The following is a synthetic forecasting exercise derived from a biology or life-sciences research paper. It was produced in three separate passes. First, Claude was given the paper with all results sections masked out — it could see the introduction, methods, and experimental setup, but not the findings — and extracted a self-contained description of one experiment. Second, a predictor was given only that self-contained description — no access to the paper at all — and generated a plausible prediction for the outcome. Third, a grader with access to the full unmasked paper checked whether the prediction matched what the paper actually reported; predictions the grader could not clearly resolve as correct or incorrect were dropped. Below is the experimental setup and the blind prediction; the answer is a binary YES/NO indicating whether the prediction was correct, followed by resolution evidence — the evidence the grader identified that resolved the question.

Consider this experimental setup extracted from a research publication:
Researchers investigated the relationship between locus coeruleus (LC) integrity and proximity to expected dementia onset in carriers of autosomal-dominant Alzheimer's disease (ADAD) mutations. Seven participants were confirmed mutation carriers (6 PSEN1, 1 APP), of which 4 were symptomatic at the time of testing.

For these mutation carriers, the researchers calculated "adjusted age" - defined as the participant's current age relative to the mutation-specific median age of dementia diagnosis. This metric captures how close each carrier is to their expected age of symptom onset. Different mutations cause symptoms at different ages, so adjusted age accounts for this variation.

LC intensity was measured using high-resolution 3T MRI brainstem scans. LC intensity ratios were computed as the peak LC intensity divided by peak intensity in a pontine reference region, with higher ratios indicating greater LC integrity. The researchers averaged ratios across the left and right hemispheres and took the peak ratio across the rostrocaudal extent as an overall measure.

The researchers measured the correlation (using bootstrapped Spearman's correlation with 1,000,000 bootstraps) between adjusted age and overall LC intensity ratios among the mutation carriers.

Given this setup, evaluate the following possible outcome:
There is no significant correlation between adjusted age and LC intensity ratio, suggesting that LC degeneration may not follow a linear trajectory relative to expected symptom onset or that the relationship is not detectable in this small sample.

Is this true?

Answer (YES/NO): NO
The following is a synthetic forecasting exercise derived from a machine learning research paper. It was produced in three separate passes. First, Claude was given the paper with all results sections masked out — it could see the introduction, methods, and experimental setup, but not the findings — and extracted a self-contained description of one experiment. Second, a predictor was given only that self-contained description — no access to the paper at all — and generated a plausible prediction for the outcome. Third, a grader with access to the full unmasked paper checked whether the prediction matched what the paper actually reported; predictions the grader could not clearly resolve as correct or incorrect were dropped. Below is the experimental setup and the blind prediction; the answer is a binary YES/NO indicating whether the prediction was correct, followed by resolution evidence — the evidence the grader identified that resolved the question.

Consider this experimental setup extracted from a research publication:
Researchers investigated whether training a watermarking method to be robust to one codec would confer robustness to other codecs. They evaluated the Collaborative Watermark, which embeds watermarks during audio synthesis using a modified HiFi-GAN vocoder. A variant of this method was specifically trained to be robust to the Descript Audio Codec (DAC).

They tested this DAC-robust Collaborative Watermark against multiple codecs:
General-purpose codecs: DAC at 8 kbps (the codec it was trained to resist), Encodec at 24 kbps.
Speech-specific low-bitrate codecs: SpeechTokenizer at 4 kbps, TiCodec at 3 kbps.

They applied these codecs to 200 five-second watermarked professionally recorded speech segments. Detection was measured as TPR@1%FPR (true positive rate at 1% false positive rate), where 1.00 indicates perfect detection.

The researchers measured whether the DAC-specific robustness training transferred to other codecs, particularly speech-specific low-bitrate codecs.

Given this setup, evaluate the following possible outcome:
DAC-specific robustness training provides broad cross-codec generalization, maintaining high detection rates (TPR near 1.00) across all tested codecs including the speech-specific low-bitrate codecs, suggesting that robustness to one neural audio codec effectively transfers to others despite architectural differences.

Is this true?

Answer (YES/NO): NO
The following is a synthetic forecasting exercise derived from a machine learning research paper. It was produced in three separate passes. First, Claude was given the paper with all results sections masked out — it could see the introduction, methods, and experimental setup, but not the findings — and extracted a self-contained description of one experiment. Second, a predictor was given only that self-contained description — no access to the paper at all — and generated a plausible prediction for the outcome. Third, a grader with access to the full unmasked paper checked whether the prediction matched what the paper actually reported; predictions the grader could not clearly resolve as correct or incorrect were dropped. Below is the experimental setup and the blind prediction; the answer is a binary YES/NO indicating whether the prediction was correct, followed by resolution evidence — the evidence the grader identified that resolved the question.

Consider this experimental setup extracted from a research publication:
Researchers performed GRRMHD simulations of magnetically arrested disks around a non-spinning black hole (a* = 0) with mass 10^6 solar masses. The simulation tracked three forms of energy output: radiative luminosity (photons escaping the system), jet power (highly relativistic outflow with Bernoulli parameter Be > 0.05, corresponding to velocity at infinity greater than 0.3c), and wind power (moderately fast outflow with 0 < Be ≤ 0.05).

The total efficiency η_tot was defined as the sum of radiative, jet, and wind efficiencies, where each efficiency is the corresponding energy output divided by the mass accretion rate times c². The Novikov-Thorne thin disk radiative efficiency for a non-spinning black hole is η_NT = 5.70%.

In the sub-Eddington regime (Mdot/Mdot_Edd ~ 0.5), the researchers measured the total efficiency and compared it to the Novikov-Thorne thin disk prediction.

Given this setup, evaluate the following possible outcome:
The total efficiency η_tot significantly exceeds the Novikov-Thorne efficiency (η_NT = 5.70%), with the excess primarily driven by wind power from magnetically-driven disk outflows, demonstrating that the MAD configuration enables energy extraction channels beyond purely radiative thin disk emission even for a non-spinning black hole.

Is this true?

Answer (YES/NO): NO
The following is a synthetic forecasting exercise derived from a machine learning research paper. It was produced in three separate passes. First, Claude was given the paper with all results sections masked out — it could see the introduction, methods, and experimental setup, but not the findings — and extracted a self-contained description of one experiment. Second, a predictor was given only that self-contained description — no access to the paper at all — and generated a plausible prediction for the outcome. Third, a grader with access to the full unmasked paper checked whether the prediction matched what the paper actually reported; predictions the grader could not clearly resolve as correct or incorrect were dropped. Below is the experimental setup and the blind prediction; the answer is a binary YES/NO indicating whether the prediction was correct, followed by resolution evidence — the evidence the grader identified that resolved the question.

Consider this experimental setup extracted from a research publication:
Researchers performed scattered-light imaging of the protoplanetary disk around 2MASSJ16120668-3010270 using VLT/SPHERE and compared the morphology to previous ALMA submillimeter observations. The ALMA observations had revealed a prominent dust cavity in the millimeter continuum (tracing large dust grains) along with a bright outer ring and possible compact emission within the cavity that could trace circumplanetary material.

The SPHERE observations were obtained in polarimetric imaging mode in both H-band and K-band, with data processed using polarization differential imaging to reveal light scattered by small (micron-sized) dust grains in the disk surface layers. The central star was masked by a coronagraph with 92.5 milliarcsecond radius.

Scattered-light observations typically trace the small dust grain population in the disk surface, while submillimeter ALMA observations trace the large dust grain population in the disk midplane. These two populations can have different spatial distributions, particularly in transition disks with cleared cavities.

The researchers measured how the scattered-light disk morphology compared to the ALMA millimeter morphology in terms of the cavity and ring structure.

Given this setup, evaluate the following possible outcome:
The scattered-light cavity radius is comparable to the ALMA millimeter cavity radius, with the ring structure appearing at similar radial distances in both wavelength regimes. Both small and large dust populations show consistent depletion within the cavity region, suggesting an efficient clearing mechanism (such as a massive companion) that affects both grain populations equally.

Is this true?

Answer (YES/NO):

## Instructions to follow:
For the records above, state how many lines include the string "Collaborative", giving the number and nothing else.

## Response area:
2